--- Written request ---
Copy out the article below on how Facebook and MySpace posts can help lead to the death penalty, word for word and in full.

How Facebook and Myspace can help lead to the death penalty

Derrick Powell of Cumberland, Maryland is currently facing the death penalty in Delaware.  The crimes he was convicted of were atrocious and included horrible actions against his fellow man.  Part of the evidence against him (which was included in his trial and helped convict him) included pictures from his MySpace page.  When it comes to social networking sites, anything you post could be used against you in a court of law.

Time and time again reports have come out about potential hackers, potential employers, and even current (soon to be ex) employers using social networking pages to monitor people.  There have also been scattered reports of law enforcement agencies using Facebook or MySpace to find wanted suspects.

In Delaware, a local member of the State Police Hi-Tech Crime Unit located Derrick Powell’s MySpace.  Detective Ronald Scott Garland told a jury how a picture taken on December 17 of 2008 showed a picture of a semi-automatic gun on a dresser (that was the same day which he signed a gun consent form.  This picture, along with testimony from Derrick Powell’s parole agent, Dennis Deans, showed that he violated his parole before the “Murder in the 1st” charge Powell was convicted of on February 8, 2011.

--- Given data ---

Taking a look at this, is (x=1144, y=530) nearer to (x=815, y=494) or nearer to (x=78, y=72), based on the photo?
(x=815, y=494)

--- Output ---
How Facebook and Myspace can help lead to the death penalty

Derrick Powell of Cumberland, Maryland is currently facing the death penalty in Delaware.  The crimes he was convicted of were atrocious and included horrible actions against his fellow man.  Part of the evidence against him (which was included in his trial and helped convict him) included pictures from his MySpace page.  When it comes to social networking sites, anything you post could be used against you in a court of law.

Time and time again reports have come out about potential hackers, potential employers, and even current (soon to be ex) employers using social networking pages to monitor people.  There have also been scattered reports of law enforcement agencies using Facebook or MySpace to find wanted suspects.

In Delaware, a local member of the State Police Hi-Tech Crime Unit located Derrick Powell’s MySpace.  Detective Ronald Scott Garland told a jury how a picture taken on December 17 of 2008 showed a picture of a semi-automatic gun on a dresser (that was the same day which he signed a gun consent form.  This picture, along with testimony from Derrick Powell’s parole agent, Dennis Deans, showed that he violated his parole before the “Murder in the 1st” charge Powell was convicted of on February 8, 2011.